### Problem description
Copy out every line of the records below word for word, leaving out the pictures.

### Dataset entries
● ● ● ● ● ● ●

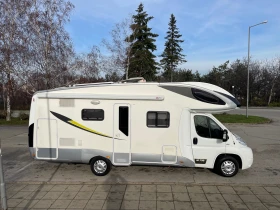 Кемпер Fiat PLA M 738 3.O TDI | Auto.bg — изображение 7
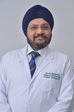 Dr. Amit Singh Malhotra
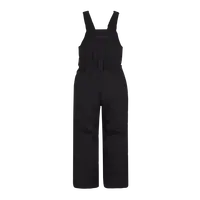 NEUTRAL TD True Black Παιδική Ολόσωμη Σαλοπέτα Σκι Protest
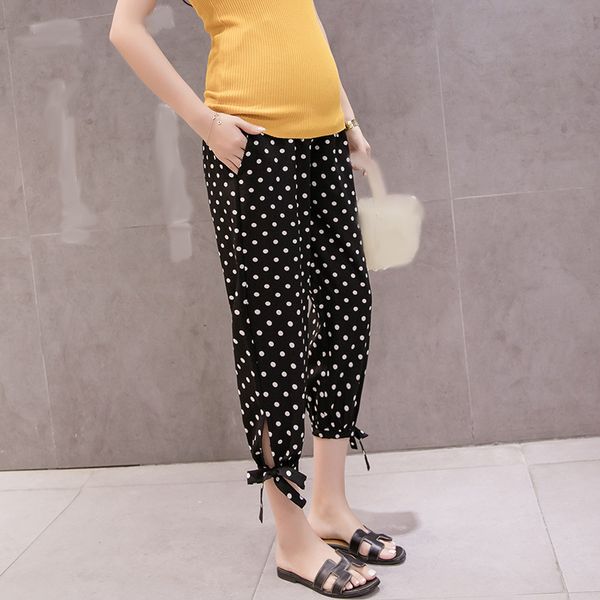 fashion novelty women pant classical summer maternity outdoor daily wear summer multi size thin street women pants pregnancy clothes trendy, White
fashion novelty women pant classical summer maternity outdoor daily wear summer multi size thin street women pants pregnancy clothes trendy, White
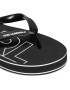 KARL LAGERFELD Джапанки KL71010S Черен - Pepit.bg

● ● ● ● ● ● ●

### Response box
 Кемпер Fiat PLA M 738 3.O TDI | Auto.bg — изображение 7
 Dr. Amit Singh Malhotra
 NEUTRAL TD True Black Παιδική Ολόσωμη Σαλοπέτα Σκι Protest
 fashion novelty women pant classical summer maternity outdoor daily wear summer multi size thin street women pants pregnancy clothes trendy, White
fashion novelty women pant classical summer maternity outdoor daily wear summer multi size thin street women pants pregnancy clothes trendy, White
 KARL LAGERFELD Джапанки KL71010S Черен - Pepit.bg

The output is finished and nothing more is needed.